◆ What this task involves ◆
The line containing "family: Brachypteraciidae" marks where to begin; quote it and every line after it through the end of the data, exactly as written.
Given entries Start Marker
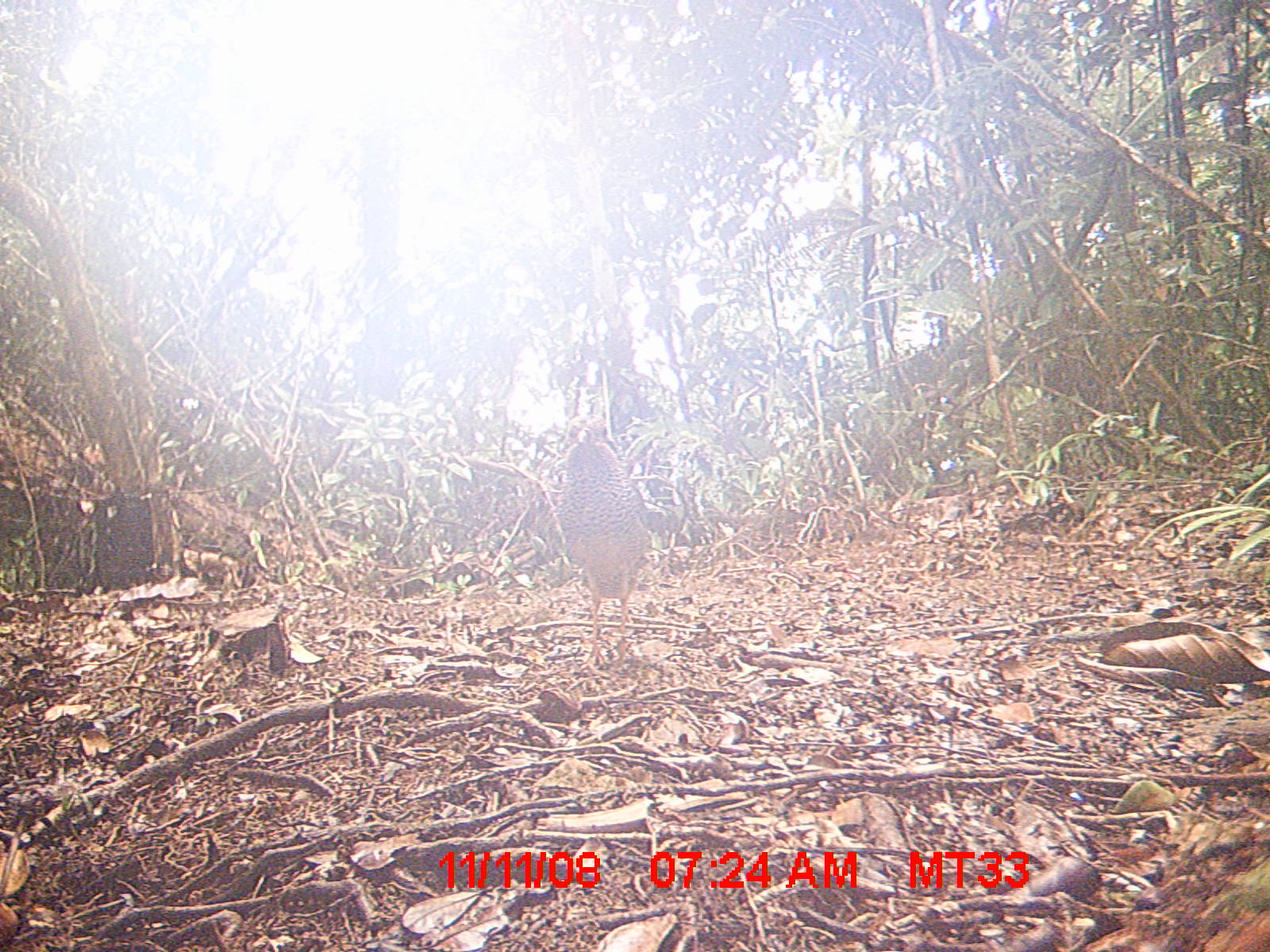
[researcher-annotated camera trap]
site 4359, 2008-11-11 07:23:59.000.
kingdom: Animalia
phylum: Chordata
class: Aves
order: Coraciiformes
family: Brachypteraciidae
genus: Brachypteracias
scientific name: Brachypteracias squamiger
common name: scaly ground-roller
Brachypteracias squamiger (scaly ground-roller), count 1.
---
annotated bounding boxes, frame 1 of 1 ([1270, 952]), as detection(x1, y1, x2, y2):
brachypteracias squamiger: detection(554, 417, 653, 666)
Given entries End Marker
◆ Expected answer ◆
family: Brachypteraciidae
genus: Brachypteracias
scientific name: Brachypteracias squamiger
common name: scaly ground-roller
Brachypteracias squamiger (scaly ground-roller), count 1.
---
annotated bounding boxes, frame 1 of 1 ([1270, 952]), as detection(x1, y1, x2, y2):
brachypteracias squamiger: detection(554, 417, 653, 666)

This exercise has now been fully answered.